„Wertloses Leben“ – die Gerichte der Zweiten Republik und das NS-Euthanasieprogramm

Eine neues Forschungsvorhaben der JKU widmet sich nun einem besonders wichtigen Thema: Der Strafverfolgung jener Täter*innen, die das NS-Euthanasieprogramm durchgeführt haben.

Siegmar Lengauer
Siegmar Lengauer

Im Mai 1945 endete der Zweite Weltkrieg in Europa und mit ihm die Schrecken des NS-Regimes. Gleichzeitig begann eine lange und mitunter schmerzhafte Aufarbeitung, die bis heute andauert. Eine neues Forschungsvorhaben an der Johannes Kepler Universität Linz unterstützt durch die Zentrale österreichische Forschungsstelle Nachkriegsjustiz widmet sich nun einem besonders wichtigen Thema: Der Strafverfolgung jener Täter*innen, die das NS-Euthanasieprogramm durchgeführt haben.

Zahlreiche Menschen sind während der NS-Herrschaft, klassifiziert als „lebensunwertes Leben“, ermordet worden; allein im Schloss Hartheim starben zwischen 1940 und 1944 rund 30.000 Menschen. Nach dem Niedergang des NS-Regimes befassten sich die Gerichte in den „Euthanasieprozessen“ mit diesen Verbrechen. „Das ist von Historiker*innen gut erforscht“, erklärt Siegmar Lengauer von der Abteilung Grundlagen der Strafrechtswissenschaften und Wirtschaftsstrafrecht. Der juristische Hintergrund dieser Prozesse wirft aber strafrechtliche Fragen auf, die noch näher untersucht werden können: Welche Rechtsgrundlagen galten für die volksgerichtlichen Verfahren in diesem Zusammenhang? Wie war das Ermittlungsverfahren ausgestaltet? Wie ging man damit um, dass einige unmittelbare Täter Selbstmord begangen hatten und andere geflohen waren? Wie waren die Gerichte zusammengesetzt und wie war man auf besondere Fragestellungen, z.B. dem Rückwirkungsverbot, vorbereitet? Auch die Entscheidungsgrundlagen in den Ermittlungs- und Hauptverfahren sollen in einer einzigartigen Studie an der JKU nun genau untersucht werden: Welche Beweise wurden etwa für die den sogenannten Befehlsnotstand erhoben und wie wurden diese gewürdigt?
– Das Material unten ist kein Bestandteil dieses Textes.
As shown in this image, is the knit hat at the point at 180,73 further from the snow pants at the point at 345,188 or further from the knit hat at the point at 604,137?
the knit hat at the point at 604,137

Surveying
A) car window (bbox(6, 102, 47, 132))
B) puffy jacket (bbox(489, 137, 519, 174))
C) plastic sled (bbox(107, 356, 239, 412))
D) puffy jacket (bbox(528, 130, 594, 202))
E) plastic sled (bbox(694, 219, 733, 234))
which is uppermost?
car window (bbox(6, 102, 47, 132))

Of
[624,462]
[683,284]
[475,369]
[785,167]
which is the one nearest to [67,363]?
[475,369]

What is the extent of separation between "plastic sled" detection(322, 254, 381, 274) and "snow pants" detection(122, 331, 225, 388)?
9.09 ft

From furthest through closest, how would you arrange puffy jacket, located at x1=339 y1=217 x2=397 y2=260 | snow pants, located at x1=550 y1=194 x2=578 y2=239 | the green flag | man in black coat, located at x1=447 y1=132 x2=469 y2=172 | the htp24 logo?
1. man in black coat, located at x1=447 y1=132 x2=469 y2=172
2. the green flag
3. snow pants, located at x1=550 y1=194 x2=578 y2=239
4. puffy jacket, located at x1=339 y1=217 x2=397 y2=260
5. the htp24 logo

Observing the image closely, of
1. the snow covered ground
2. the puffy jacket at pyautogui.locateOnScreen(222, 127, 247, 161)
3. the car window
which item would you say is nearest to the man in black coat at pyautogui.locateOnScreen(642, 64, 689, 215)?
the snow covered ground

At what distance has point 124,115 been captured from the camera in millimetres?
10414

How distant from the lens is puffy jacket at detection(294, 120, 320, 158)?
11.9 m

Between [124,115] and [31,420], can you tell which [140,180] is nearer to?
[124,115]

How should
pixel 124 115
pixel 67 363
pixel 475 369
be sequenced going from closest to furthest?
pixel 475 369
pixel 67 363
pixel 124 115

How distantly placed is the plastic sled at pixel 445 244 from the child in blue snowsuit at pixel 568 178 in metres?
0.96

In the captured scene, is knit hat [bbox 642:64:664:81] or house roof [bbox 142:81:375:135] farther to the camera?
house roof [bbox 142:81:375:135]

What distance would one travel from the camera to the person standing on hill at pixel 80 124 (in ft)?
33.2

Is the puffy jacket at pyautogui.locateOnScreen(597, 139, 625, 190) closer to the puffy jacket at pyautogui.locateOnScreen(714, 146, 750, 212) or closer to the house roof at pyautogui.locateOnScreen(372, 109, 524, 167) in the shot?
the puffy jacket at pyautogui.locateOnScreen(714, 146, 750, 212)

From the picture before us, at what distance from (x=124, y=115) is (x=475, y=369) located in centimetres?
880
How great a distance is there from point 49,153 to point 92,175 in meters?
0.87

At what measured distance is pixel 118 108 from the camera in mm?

Das JKU Projekt unter dem Titel „Strafrechtliche Verfahren zur Aufklärung von NS Euthanasie-Programmen im Rahmen der österreichischen Volksgerichtsbarkeit“ wird inhaltlich und methodisch von der Zentralen österreichischen Forschungsstelle Nachkriegsjustiz am Dokumentationsarchiv des österreichischen Widerstandes, dem Oberösterreichischen Landesarchiv und der Gedenkstätte Hartheim unterstützt.

Lengauer erhofft sich Rückschlüsse, mit welcher Intention und Sorgfalt die Aufarbeitung in der Nachkriegszeit begonnen wurde. Besonderes Augenmerk liegt auf der Rolle der Laiengerichtsbarkeit in den volksgerichtlichen Verfahren. „Es wurde offenbar versucht, die Bevölkerung in die Aufarbeitung der Verbrechen mit einzubeziehen. Ob die damalige Rechtsordnung dafür ein tragfähiges Fundament war, soll genau untersucht werden“, sagt der Jurist.

Vergabe einer kooperativen Diplomarbeit an bis zu drei Studierende
Die konkrete Projektplanung soll im Februar beginnen. Es gibt zahlreiche Gerichtsakten zu sichten und zu evaluieren und in der Folge gemeinsam Schlüsse daraus zu ziehen. Bis zu drei Studierende der rechtswissenschaftlichen Fakultät können sich im Rahmen einer Diplomarbeit beteiligen; Interessierte können sich unter siegmar.lengauer(at)jku.at melden.

„Die Auseinandersetzung mit den Verbrechen des NS-Regimes ist eine Aufgabe, der sich jede Generation auf ihre Weise stellen muss. Der Fokus auf jene Taten, die gegen Menschen verübt wurden, die als gefährliche Individuen ,ausgesondert‘ worden sind, erscheint mir aktuell wichtig, denn die Forderung nach besonders ,harten Maßnahmen‘ wird in letzter Zeit wieder lauter“, erklärt der JKU Forscher zu seiner Motivation.